My kids’ Valentine’s Day cards and candy were waiting for them on the kitchen counter when they came downstairs for breakfast this morning. They were not surprised, especially my daughter who helped me choose which chocolates to buy for her and her brother. I have always given them presents on Valentine’s Day. Although I consider it a silly, Hallmark-engineered holiday, it’s a good excuse to remind them I love them (see yesterday’s post). I did not expect anything in return because I honestly can’t remember the last time one of them gave me a Valentine. It was probably a Strawberry Shortcake or Sponge Bob card left over from one of those multipacks parents buy for little kids to distribute to their classmates.
This year, my almost 13-year-old bowled me over with a book called “52 Reasons I Love You,” which she made from a deck of playing cards. I was not surprised by the thoughtfulness or creativity behind the gesture. She is a kind, caring person and an excellent gift giver because she truly listens to people and wants to know who they are. What blew me away about the book were the sentiments she expressed.

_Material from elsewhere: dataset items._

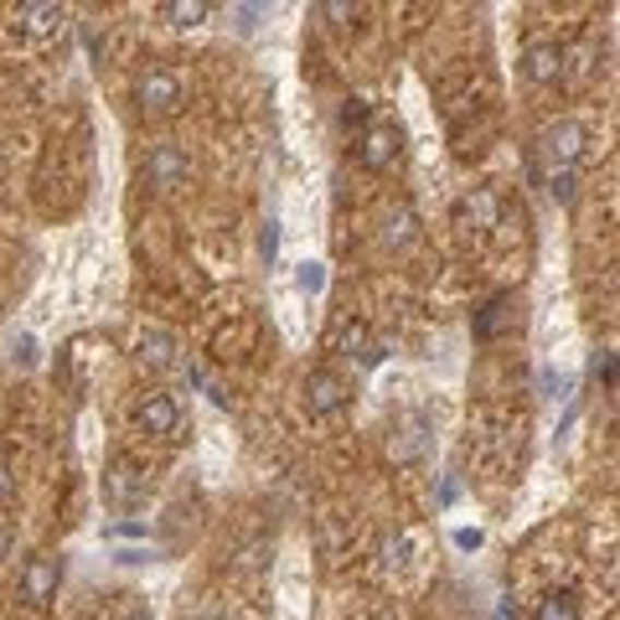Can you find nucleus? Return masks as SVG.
Masks as SVG:
<instances>
[{"label": "nucleus", "instance_id": "11", "mask_svg": "<svg viewBox=\"0 0 620 620\" xmlns=\"http://www.w3.org/2000/svg\"><path fill=\"white\" fill-rule=\"evenodd\" d=\"M58 26H62V5H52V0L16 5V32H26V37H52Z\"/></svg>", "mask_w": 620, "mask_h": 620}, {"label": "nucleus", "instance_id": "20", "mask_svg": "<svg viewBox=\"0 0 620 620\" xmlns=\"http://www.w3.org/2000/svg\"><path fill=\"white\" fill-rule=\"evenodd\" d=\"M336 347L347 351V357H351V351H357V357H362V351L372 347V342H368V326H362V321H351V326L342 331V342H336Z\"/></svg>", "mask_w": 620, "mask_h": 620}, {"label": "nucleus", "instance_id": "22", "mask_svg": "<svg viewBox=\"0 0 620 620\" xmlns=\"http://www.w3.org/2000/svg\"><path fill=\"white\" fill-rule=\"evenodd\" d=\"M295 285H300L306 295H315L321 285H326V270H321V264H300V274H295Z\"/></svg>", "mask_w": 620, "mask_h": 620}, {"label": "nucleus", "instance_id": "1", "mask_svg": "<svg viewBox=\"0 0 620 620\" xmlns=\"http://www.w3.org/2000/svg\"><path fill=\"white\" fill-rule=\"evenodd\" d=\"M584 145H589V130H584L580 119H559V124H548L538 135V155L553 171H574L584 160Z\"/></svg>", "mask_w": 620, "mask_h": 620}, {"label": "nucleus", "instance_id": "29", "mask_svg": "<svg viewBox=\"0 0 620 620\" xmlns=\"http://www.w3.org/2000/svg\"><path fill=\"white\" fill-rule=\"evenodd\" d=\"M196 620H223V616H196Z\"/></svg>", "mask_w": 620, "mask_h": 620}, {"label": "nucleus", "instance_id": "4", "mask_svg": "<svg viewBox=\"0 0 620 620\" xmlns=\"http://www.w3.org/2000/svg\"><path fill=\"white\" fill-rule=\"evenodd\" d=\"M187 176H192V160H187L181 145H155V151L145 155V181H151L155 192H176Z\"/></svg>", "mask_w": 620, "mask_h": 620}, {"label": "nucleus", "instance_id": "24", "mask_svg": "<svg viewBox=\"0 0 620 620\" xmlns=\"http://www.w3.org/2000/svg\"><path fill=\"white\" fill-rule=\"evenodd\" d=\"M595 372H600L605 393H610V388H616V351H600V357H595Z\"/></svg>", "mask_w": 620, "mask_h": 620}, {"label": "nucleus", "instance_id": "28", "mask_svg": "<svg viewBox=\"0 0 620 620\" xmlns=\"http://www.w3.org/2000/svg\"><path fill=\"white\" fill-rule=\"evenodd\" d=\"M11 559V533H5V527H0V563Z\"/></svg>", "mask_w": 620, "mask_h": 620}, {"label": "nucleus", "instance_id": "7", "mask_svg": "<svg viewBox=\"0 0 620 620\" xmlns=\"http://www.w3.org/2000/svg\"><path fill=\"white\" fill-rule=\"evenodd\" d=\"M398 151H404V135H398L393 124H372L368 135H362V145H357V160H362L368 171H388V166L398 160Z\"/></svg>", "mask_w": 620, "mask_h": 620}, {"label": "nucleus", "instance_id": "21", "mask_svg": "<svg viewBox=\"0 0 620 620\" xmlns=\"http://www.w3.org/2000/svg\"><path fill=\"white\" fill-rule=\"evenodd\" d=\"M368 119H372V104H368V98H347V104H342V124H347V130H351V124L362 130Z\"/></svg>", "mask_w": 620, "mask_h": 620}, {"label": "nucleus", "instance_id": "25", "mask_svg": "<svg viewBox=\"0 0 620 620\" xmlns=\"http://www.w3.org/2000/svg\"><path fill=\"white\" fill-rule=\"evenodd\" d=\"M11 497H16V481H11V465L0 461V506L11 502Z\"/></svg>", "mask_w": 620, "mask_h": 620}, {"label": "nucleus", "instance_id": "26", "mask_svg": "<svg viewBox=\"0 0 620 620\" xmlns=\"http://www.w3.org/2000/svg\"><path fill=\"white\" fill-rule=\"evenodd\" d=\"M455 542H461V548H481V533H470V527H461V533H455Z\"/></svg>", "mask_w": 620, "mask_h": 620}, {"label": "nucleus", "instance_id": "13", "mask_svg": "<svg viewBox=\"0 0 620 620\" xmlns=\"http://www.w3.org/2000/svg\"><path fill=\"white\" fill-rule=\"evenodd\" d=\"M140 368H151V372L181 368V357H176V342L166 336V331H145V336H140Z\"/></svg>", "mask_w": 620, "mask_h": 620}, {"label": "nucleus", "instance_id": "15", "mask_svg": "<svg viewBox=\"0 0 620 620\" xmlns=\"http://www.w3.org/2000/svg\"><path fill=\"white\" fill-rule=\"evenodd\" d=\"M533 620H584V616H580V600H574L569 589H553V595L538 605V616Z\"/></svg>", "mask_w": 620, "mask_h": 620}, {"label": "nucleus", "instance_id": "2", "mask_svg": "<svg viewBox=\"0 0 620 620\" xmlns=\"http://www.w3.org/2000/svg\"><path fill=\"white\" fill-rule=\"evenodd\" d=\"M181 98H187V88H181L176 68H166V62H151V68L140 73L135 104L145 109V115H176V109H181Z\"/></svg>", "mask_w": 620, "mask_h": 620}, {"label": "nucleus", "instance_id": "14", "mask_svg": "<svg viewBox=\"0 0 620 620\" xmlns=\"http://www.w3.org/2000/svg\"><path fill=\"white\" fill-rule=\"evenodd\" d=\"M506 326H512V295H497V300H491V306L476 315V336H481V342H491V336H502Z\"/></svg>", "mask_w": 620, "mask_h": 620}, {"label": "nucleus", "instance_id": "3", "mask_svg": "<svg viewBox=\"0 0 620 620\" xmlns=\"http://www.w3.org/2000/svg\"><path fill=\"white\" fill-rule=\"evenodd\" d=\"M62 584V559L58 553H32L26 569H21V600L26 605H52Z\"/></svg>", "mask_w": 620, "mask_h": 620}, {"label": "nucleus", "instance_id": "23", "mask_svg": "<svg viewBox=\"0 0 620 620\" xmlns=\"http://www.w3.org/2000/svg\"><path fill=\"white\" fill-rule=\"evenodd\" d=\"M259 253H264L270 264H274V253H279V223H274V217L264 223V233H259Z\"/></svg>", "mask_w": 620, "mask_h": 620}, {"label": "nucleus", "instance_id": "17", "mask_svg": "<svg viewBox=\"0 0 620 620\" xmlns=\"http://www.w3.org/2000/svg\"><path fill=\"white\" fill-rule=\"evenodd\" d=\"M264 563H270V542L259 538V542H243V548H238V559H233V569H238V574H259Z\"/></svg>", "mask_w": 620, "mask_h": 620}, {"label": "nucleus", "instance_id": "5", "mask_svg": "<svg viewBox=\"0 0 620 620\" xmlns=\"http://www.w3.org/2000/svg\"><path fill=\"white\" fill-rule=\"evenodd\" d=\"M351 404V388L336 378V372H310L306 378V408L310 419H331V414H342Z\"/></svg>", "mask_w": 620, "mask_h": 620}, {"label": "nucleus", "instance_id": "9", "mask_svg": "<svg viewBox=\"0 0 620 620\" xmlns=\"http://www.w3.org/2000/svg\"><path fill=\"white\" fill-rule=\"evenodd\" d=\"M135 425L145 434H176L181 429V404H176L171 393H145L135 408Z\"/></svg>", "mask_w": 620, "mask_h": 620}, {"label": "nucleus", "instance_id": "16", "mask_svg": "<svg viewBox=\"0 0 620 620\" xmlns=\"http://www.w3.org/2000/svg\"><path fill=\"white\" fill-rule=\"evenodd\" d=\"M166 16H171V26H202V21L213 16V5L207 0H171Z\"/></svg>", "mask_w": 620, "mask_h": 620}, {"label": "nucleus", "instance_id": "27", "mask_svg": "<svg viewBox=\"0 0 620 620\" xmlns=\"http://www.w3.org/2000/svg\"><path fill=\"white\" fill-rule=\"evenodd\" d=\"M119 620H155V616H151V610H145V605H135V610H124V616H119Z\"/></svg>", "mask_w": 620, "mask_h": 620}, {"label": "nucleus", "instance_id": "10", "mask_svg": "<svg viewBox=\"0 0 620 620\" xmlns=\"http://www.w3.org/2000/svg\"><path fill=\"white\" fill-rule=\"evenodd\" d=\"M523 73L533 78V83H559V78L569 73V52H563L559 41H533L523 52Z\"/></svg>", "mask_w": 620, "mask_h": 620}, {"label": "nucleus", "instance_id": "6", "mask_svg": "<svg viewBox=\"0 0 620 620\" xmlns=\"http://www.w3.org/2000/svg\"><path fill=\"white\" fill-rule=\"evenodd\" d=\"M145 491H151V476H145L135 461L119 455V461L109 465V476H104V497L115 506H135V502H145Z\"/></svg>", "mask_w": 620, "mask_h": 620}, {"label": "nucleus", "instance_id": "19", "mask_svg": "<svg viewBox=\"0 0 620 620\" xmlns=\"http://www.w3.org/2000/svg\"><path fill=\"white\" fill-rule=\"evenodd\" d=\"M548 192H553V202H563V207H569V202H574V192H580V176H574V171H553V176H548Z\"/></svg>", "mask_w": 620, "mask_h": 620}, {"label": "nucleus", "instance_id": "18", "mask_svg": "<svg viewBox=\"0 0 620 620\" xmlns=\"http://www.w3.org/2000/svg\"><path fill=\"white\" fill-rule=\"evenodd\" d=\"M315 11H321L331 26H342V32H347V26H357V16H362V5H351V0H321Z\"/></svg>", "mask_w": 620, "mask_h": 620}, {"label": "nucleus", "instance_id": "8", "mask_svg": "<svg viewBox=\"0 0 620 620\" xmlns=\"http://www.w3.org/2000/svg\"><path fill=\"white\" fill-rule=\"evenodd\" d=\"M497 217H502V202H497V192H486V187H476V192H465L461 202H455V223H461L465 233L497 228Z\"/></svg>", "mask_w": 620, "mask_h": 620}, {"label": "nucleus", "instance_id": "12", "mask_svg": "<svg viewBox=\"0 0 620 620\" xmlns=\"http://www.w3.org/2000/svg\"><path fill=\"white\" fill-rule=\"evenodd\" d=\"M419 238V213L408 207V202H398V207H388V217H383V243L393 253H404L408 243Z\"/></svg>", "mask_w": 620, "mask_h": 620}]
</instances>
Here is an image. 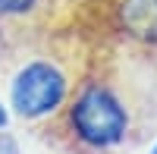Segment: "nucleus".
I'll list each match as a JSON object with an SVG mask.
<instances>
[{
    "label": "nucleus",
    "instance_id": "obj_1",
    "mask_svg": "<svg viewBox=\"0 0 157 154\" xmlns=\"http://www.w3.org/2000/svg\"><path fill=\"white\" fill-rule=\"evenodd\" d=\"M141 63L132 57V69L123 72L116 54L91 47L82 79L66 104L41 123V135L66 154H116L132 148L148 129L151 107V91L135 79Z\"/></svg>",
    "mask_w": 157,
    "mask_h": 154
},
{
    "label": "nucleus",
    "instance_id": "obj_2",
    "mask_svg": "<svg viewBox=\"0 0 157 154\" xmlns=\"http://www.w3.org/2000/svg\"><path fill=\"white\" fill-rule=\"evenodd\" d=\"M91 44L75 32L44 29L0 41V75L13 113L25 123H47L66 104L88 66Z\"/></svg>",
    "mask_w": 157,
    "mask_h": 154
},
{
    "label": "nucleus",
    "instance_id": "obj_3",
    "mask_svg": "<svg viewBox=\"0 0 157 154\" xmlns=\"http://www.w3.org/2000/svg\"><path fill=\"white\" fill-rule=\"evenodd\" d=\"M101 16L116 50L157 66V0H104Z\"/></svg>",
    "mask_w": 157,
    "mask_h": 154
},
{
    "label": "nucleus",
    "instance_id": "obj_4",
    "mask_svg": "<svg viewBox=\"0 0 157 154\" xmlns=\"http://www.w3.org/2000/svg\"><path fill=\"white\" fill-rule=\"evenodd\" d=\"M66 13V0H0V41L29 32L60 29Z\"/></svg>",
    "mask_w": 157,
    "mask_h": 154
},
{
    "label": "nucleus",
    "instance_id": "obj_5",
    "mask_svg": "<svg viewBox=\"0 0 157 154\" xmlns=\"http://www.w3.org/2000/svg\"><path fill=\"white\" fill-rule=\"evenodd\" d=\"M3 120H6V113H3V104H0V126H3Z\"/></svg>",
    "mask_w": 157,
    "mask_h": 154
},
{
    "label": "nucleus",
    "instance_id": "obj_6",
    "mask_svg": "<svg viewBox=\"0 0 157 154\" xmlns=\"http://www.w3.org/2000/svg\"><path fill=\"white\" fill-rule=\"evenodd\" d=\"M66 3H69V6H72V3H75V0H66Z\"/></svg>",
    "mask_w": 157,
    "mask_h": 154
},
{
    "label": "nucleus",
    "instance_id": "obj_7",
    "mask_svg": "<svg viewBox=\"0 0 157 154\" xmlns=\"http://www.w3.org/2000/svg\"><path fill=\"white\" fill-rule=\"evenodd\" d=\"M151 154H157V148H154V151H151Z\"/></svg>",
    "mask_w": 157,
    "mask_h": 154
}]
</instances>
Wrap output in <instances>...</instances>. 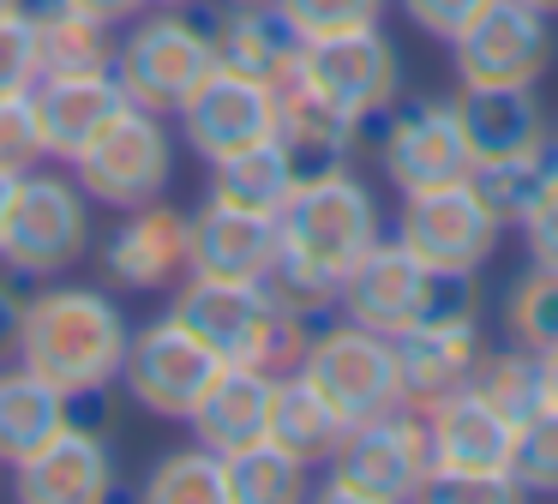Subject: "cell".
<instances>
[{
	"mask_svg": "<svg viewBox=\"0 0 558 504\" xmlns=\"http://www.w3.org/2000/svg\"><path fill=\"white\" fill-rule=\"evenodd\" d=\"M126 336H133V324H126L121 300L90 283H61L54 276V283H37V295L25 300L19 367L43 372L78 403V396H97L121 379Z\"/></svg>",
	"mask_w": 558,
	"mask_h": 504,
	"instance_id": "1",
	"label": "cell"
},
{
	"mask_svg": "<svg viewBox=\"0 0 558 504\" xmlns=\"http://www.w3.org/2000/svg\"><path fill=\"white\" fill-rule=\"evenodd\" d=\"M97 247V204L66 163H37L13 180V199L0 216V271L19 283H54L78 271Z\"/></svg>",
	"mask_w": 558,
	"mask_h": 504,
	"instance_id": "2",
	"label": "cell"
},
{
	"mask_svg": "<svg viewBox=\"0 0 558 504\" xmlns=\"http://www.w3.org/2000/svg\"><path fill=\"white\" fill-rule=\"evenodd\" d=\"M210 67H217L210 24L186 7H145L114 36V84L126 103L150 115H174L205 84Z\"/></svg>",
	"mask_w": 558,
	"mask_h": 504,
	"instance_id": "3",
	"label": "cell"
},
{
	"mask_svg": "<svg viewBox=\"0 0 558 504\" xmlns=\"http://www.w3.org/2000/svg\"><path fill=\"white\" fill-rule=\"evenodd\" d=\"M277 228H282V252L318 264V271L337 276V283L385 240V216H378L373 187H366L349 163L301 175V187L282 204Z\"/></svg>",
	"mask_w": 558,
	"mask_h": 504,
	"instance_id": "4",
	"label": "cell"
},
{
	"mask_svg": "<svg viewBox=\"0 0 558 504\" xmlns=\"http://www.w3.org/2000/svg\"><path fill=\"white\" fill-rule=\"evenodd\" d=\"M426 475H433L426 420L414 408H397V415L349 427L342 451L325 463L318 499H330V504H409L426 492Z\"/></svg>",
	"mask_w": 558,
	"mask_h": 504,
	"instance_id": "5",
	"label": "cell"
},
{
	"mask_svg": "<svg viewBox=\"0 0 558 504\" xmlns=\"http://www.w3.org/2000/svg\"><path fill=\"white\" fill-rule=\"evenodd\" d=\"M301 372L330 408H337L349 427L361 420H378V415H397L402 403V367H397V336L385 331H366L354 319H337V324H318L313 343L301 355Z\"/></svg>",
	"mask_w": 558,
	"mask_h": 504,
	"instance_id": "6",
	"label": "cell"
},
{
	"mask_svg": "<svg viewBox=\"0 0 558 504\" xmlns=\"http://www.w3.org/2000/svg\"><path fill=\"white\" fill-rule=\"evenodd\" d=\"M78 187L90 192V204L102 211H138V204L162 199L174 180V132L169 115L126 103L97 139L85 144V156L73 163Z\"/></svg>",
	"mask_w": 558,
	"mask_h": 504,
	"instance_id": "7",
	"label": "cell"
},
{
	"mask_svg": "<svg viewBox=\"0 0 558 504\" xmlns=\"http://www.w3.org/2000/svg\"><path fill=\"white\" fill-rule=\"evenodd\" d=\"M294 72H301L337 115H349L354 127H373L378 115H390V108L402 103V55L378 24L301 43Z\"/></svg>",
	"mask_w": 558,
	"mask_h": 504,
	"instance_id": "8",
	"label": "cell"
},
{
	"mask_svg": "<svg viewBox=\"0 0 558 504\" xmlns=\"http://www.w3.org/2000/svg\"><path fill=\"white\" fill-rule=\"evenodd\" d=\"M217 372H222V360L210 355L174 312H162V319L138 324V331L126 336V360H121V379L114 384H121L145 415L186 420Z\"/></svg>",
	"mask_w": 558,
	"mask_h": 504,
	"instance_id": "9",
	"label": "cell"
},
{
	"mask_svg": "<svg viewBox=\"0 0 558 504\" xmlns=\"http://www.w3.org/2000/svg\"><path fill=\"white\" fill-rule=\"evenodd\" d=\"M397 240L433 271H486V259L505 240V223L474 192V180H450V187L402 192Z\"/></svg>",
	"mask_w": 558,
	"mask_h": 504,
	"instance_id": "10",
	"label": "cell"
},
{
	"mask_svg": "<svg viewBox=\"0 0 558 504\" xmlns=\"http://www.w3.org/2000/svg\"><path fill=\"white\" fill-rule=\"evenodd\" d=\"M558 60L553 19L529 0H486L457 36H450V67L462 84H541Z\"/></svg>",
	"mask_w": 558,
	"mask_h": 504,
	"instance_id": "11",
	"label": "cell"
},
{
	"mask_svg": "<svg viewBox=\"0 0 558 504\" xmlns=\"http://www.w3.org/2000/svg\"><path fill=\"white\" fill-rule=\"evenodd\" d=\"M174 120H181L186 151L205 168H217L253 144L277 139V91H270V79H253V72H234L217 60L205 84L174 108Z\"/></svg>",
	"mask_w": 558,
	"mask_h": 504,
	"instance_id": "12",
	"label": "cell"
},
{
	"mask_svg": "<svg viewBox=\"0 0 558 504\" xmlns=\"http://www.w3.org/2000/svg\"><path fill=\"white\" fill-rule=\"evenodd\" d=\"M97 271L126 295H174V283L193 271V216L169 199L121 211V223L97 247Z\"/></svg>",
	"mask_w": 558,
	"mask_h": 504,
	"instance_id": "13",
	"label": "cell"
},
{
	"mask_svg": "<svg viewBox=\"0 0 558 504\" xmlns=\"http://www.w3.org/2000/svg\"><path fill=\"white\" fill-rule=\"evenodd\" d=\"M450 108H457L469 168L546 163L553 156V120H546L534 84H462Z\"/></svg>",
	"mask_w": 558,
	"mask_h": 504,
	"instance_id": "14",
	"label": "cell"
},
{
	"mask_svg": "<svg viewBox=\"0 0 558 504\" xmlns=\"http://www.w3.org/2000/svg\"><path fill=\"white\" fill-rule=\"evenodd\" d=\"M378 168L397 192H426L469 180V151L457 132V108L421 96V103H397L378 115Z\"/></svg>",
	"mask_w": 558,
	"mask_h": 504,
	"instance_id": "15",
	"label": "cell"
},
{
	"mask_svg": "<svg viewBox=\"0 0 558 504\" xmlns=\"http://www.w3.org/2000/svg\"><path fill=\"white\" fill-rule=\"evenodd\" d=\"M169 312L222 360V367H258L265 324H270V307H265V295H258V283H229V276L186 271L181 283H174Z\"/></svg>",
	"mask_w": 558,
	"mask_h": 504,
	"instance_id": "16",
	"label": "cell"
},
{
	"mask_svg": "<svg viewBox=\"0 0 558 504\" xmlns=\"http://www.w3.org/2000/svg\"><path fill=\"white\" fill-rule=\"evenodd\" d=\"M426 439H433V475L450 480H510V451H517V420L493 408L481 391H457L438 408H426Z\"/></svg>",
	"mask_w": 558,
	"mask_h": 504,
	"instance_id": "17",
	"label": "cell"
},
{
	"mask_svg": "<svg viewBox=\"0 0 558 504\" xmlns=\"http://www.w3.org/2000/svg\"><path fill=\"white\" fill-rule=\"evenodd\" d=\"M121 487V468L102 432L90 427H61L43 451L13 463V499L25 504H102Z\"/></svg>",
	"mask_w": 558,
	"mask_h": 504,
	"instance_id": "18",
	"label": "cell"
},
{
	"mask_svg": "<svg viewBox=\"0 0 558 504\" xmlns=\"http://www.w3.org/2000/svg\"><path fill=\"white\" fill-rule=\"evenodd\" d=\"M426 283H433V264H421L397 235H385L337 288V312L366 331H385V336H402L421 324V307H426Z\"/></svg>",
	"mask_w": 558,
	"mask_h": 504,
	"instance_id": "19",
	"label": "cell"
},
{
	"mask_svg": "<svg viewBox=\"0 0 558 504\" xmlns=\"http://www.w3.org/2000/svg\"><path fill=\"white\" fill-rule=\"evenodd\" d=\"M31 103H37V127H43L49 163L73 168L85 156V144L126 108V96L114 84V72H43L31 84Z\"/></svg>",
	"mask_w": 558,
	"mask_h": 504,
	"instance_id": "20",
	"label": "cell"
},
{
	"mask_svg": "<svg viewBox=\"0 0 558 504\" xmlns=\"http://www.w3.org/2000/svg\"><path fill=\"white\" fill-rule=\"evenodd\" d=\"M193 216V271L198 276H229V283H258L265 264L282 252V228L277 216L241 211V204L205 192V204Z\"/></svg>",
	"mask_w": 558,
	"mask_h": 504,
	"instance_id": "21",
	"label": "cell"
},
{
	"mask_svg": "<svg viewBox=\"0 0 558 504\" xmlns=\"http://www.w3.org/2000/svg\"><path fill=\"white\" fill-rule=\"evenodd\" d=\"M481 324H414L397 336V367H402V403L414 415L438 408L445 396L469 391L481 367Z\"/></svg>",
	"mask_w": 558,
	"mask_h": 504,
	"instance_id": "22",
	"label": "cell"
},
{
	"mask_svg": "<svg viewBox=\"0 0 558 504\" xmlns=\"http://www.w3.org/2000/svg\"><path fill=\"white\" fill-rule=\"evenodd\" d=\"M270 396H277V372L265 367H222L198 408L186 415L193 439L217 456H234L270 432Z\"/></svg>",
	"mask_w": 558,
	"mask_h": 504,
	"instance_id": "23",
	"label": "cell"
},
{
	"mask_svg": "<svg viewBox=\"0 0 558 504\" xmlns=\"http://www.w3.org/2000/svg\"><path fill=\"white\" fill-rule=\"evenodd\" d=\"M270 91H277V139L289 144V156L301 163V175H318V168L349 163L366 127H354L349 115H337V108H330L294 67L282 72V79H270Z\"/></svg>",
	"mask_w": 558,
	"mask_h": 504,
	"instance_id": "24",
	"label": "cell"
},
{
	"mask_svg": "<svg viewBox=\"0 0 558 504\" xmlns=\"http://www.w3.org/2000/svg\"><path fill=\"white\" fill-rule=\"evenodd\" d=\"M61 427H73V396H66L61 384H49L43 372L7 360V367H0V463L7 468L25 463V456L43 451Z\"/></svg>",
	"mask_w": 558,
	"mask_h": 504,
	"instance_id": "25",
	"label": "cell"
},
{
	"mask_svg": "<svg viewBox=\"0 0 558 504\" xmlns=\"http://www.w3.org/2000/svg\"><path fill=\"white\" fill-rule=\"evenodd\" d=\"M270 444H282L289 456H301L306 468H325L330 456L342 451L349 439V420L301 379V372H282L277 379V396H270Z\"/></svg>",
	"mask_w": 558,
	"mask_h": 504,
	"instance_id": "26",
	"label": "cell"
},
{
	"mask_svg": "<svg viewBox=\"0 0 558 504\" xmlns=\"http://www.w3.org/2000/svg\"><path fill=\"white\" fill-rule=\"evenodd\" d=\"M210 43H217V60L234 72H253V79H282L301 55V36L282 24V12L270 7H222L217 24H210Z\"/></svg>",
	"mask_w": 558,
	"mask_h": 504,
	"instance_id": "27",
	"label": "cell"
},
{
	"mask_svg": "<svg viewBox=\"0 0 558 504\" xmlns=\"http://www.w3.org/2000/svg\"><path fill=\"white\" fill-rule=\"evenodd\" d=\"M31 36H37V79L43 72H114L121 31L73 12L66 0H31Z\"/></svg>",
	"mask_w": 558,
	"mask_h": 504,
	"instance_id": "28",
	"label": "cell"
},
{
	"mask_svg": "<svg viewBox=\"0 0 558 504\" xmlns=\"http://www.w3.org/2000/svg\"><path fill=\"white\" fill-rule=\"evenodd\" d=\"M294 187H301V163L289 156L282 139H265V144H253V151H241V156L210 168V192L241 204V211H258V216H282V204L294 199Z\"/></svg>",
	"mask_w": 558,
	"mask_h": 504,
	"instance_id": "29",
	"label": "cell"
},
{
	"mask_svg": "<svg viewBox=\"0 0 558 504\" xmlns=\"http://www.w3.org/2000/svg\"><path fill=\"white\" fill-rule=\"evenodd\" d=\"M222 468H229V504H294L306 499V475H313L301 456H289L270 439L222 456Z\"/></svg>",
	"mask_w": 558,
	"mask_h": 504,
	"instance_id": "30",
	"label": "cell"
},
{
	"mask_svg": "<svg viewBox=\"0 0 558 504\" xmlns=\"http://www.w3.org/2000/svg\"><path fill=\"white\" fill-rule=\"evenodd\" d=\"M138 492L150 504H229V468H222L217 451H205L193 439L181 451H162Z\"/></svg>",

If you follow this blog, you know that, as most mothers and daughters do, we have our ups and downs in the getting along department (here’s a letter I wrote to her about just that). Cards in the book like “You watch ‘Pretty Little Liars’ to make me happy,” “You give amazing fashion advice” and “You always let me borrow your stuff,” while they sound trivial, meant something to me because I did not have that kind of relationship as a teenager growing up with a stepmother. My stepmom and I rarely watched TV together. She did not help me decide which shoes or jewelry to wear. She never knowingly let me borrow her clothes, although I did sneak items out of her extensive wardrobe occasionally. My stepmother and I had a cold, distant relationship. There was no communication, trust or support. One of my biggest fears as a parent is that things will be the same for my daughter and me.
The book she made gives me hope. When I read reasons like “I can trust you with anything,” “You never let me down,” “You never doubt me” and “You always make sure I am happy,” I think that maybe, just maybe, I am doing some things right. Maybe, just maybe, our relationship will survive her teenage years, and the two of us will stay close. That would be the greatest gift of all.
There were funny cards in the book too, which is fitting because my daughter is a silly, lighthearted kid. “You scream every time we watch a horror movie” cracked me up because it’s true. She and my son argue about who has to face the embarrassment and shame of sitting next to me when we see scary films in the theater. “You taught me to embrace my inner nerd” made me laugh too, but it also made me proud. I want my daughter to be confident of her intelligence, to never play dumb or downplay it. As her mother, and as a woman, that is one of the most important things I can teach her.
There were many cards in the book that described how she views me as a person, not just her mother, and they gave me the impression she might admire, respect and even like me a little. She obviously knows me well: The second to the last card read “You’ll probably be crying by now.” I was.
The final card said “You’re my mom, and you couldn’t have done a better job.” Well, I have my doubts about that sometimes, but I try to do my best. Apparently, my daughter thinks my best is good enough. Happy Valentine’s Day to me.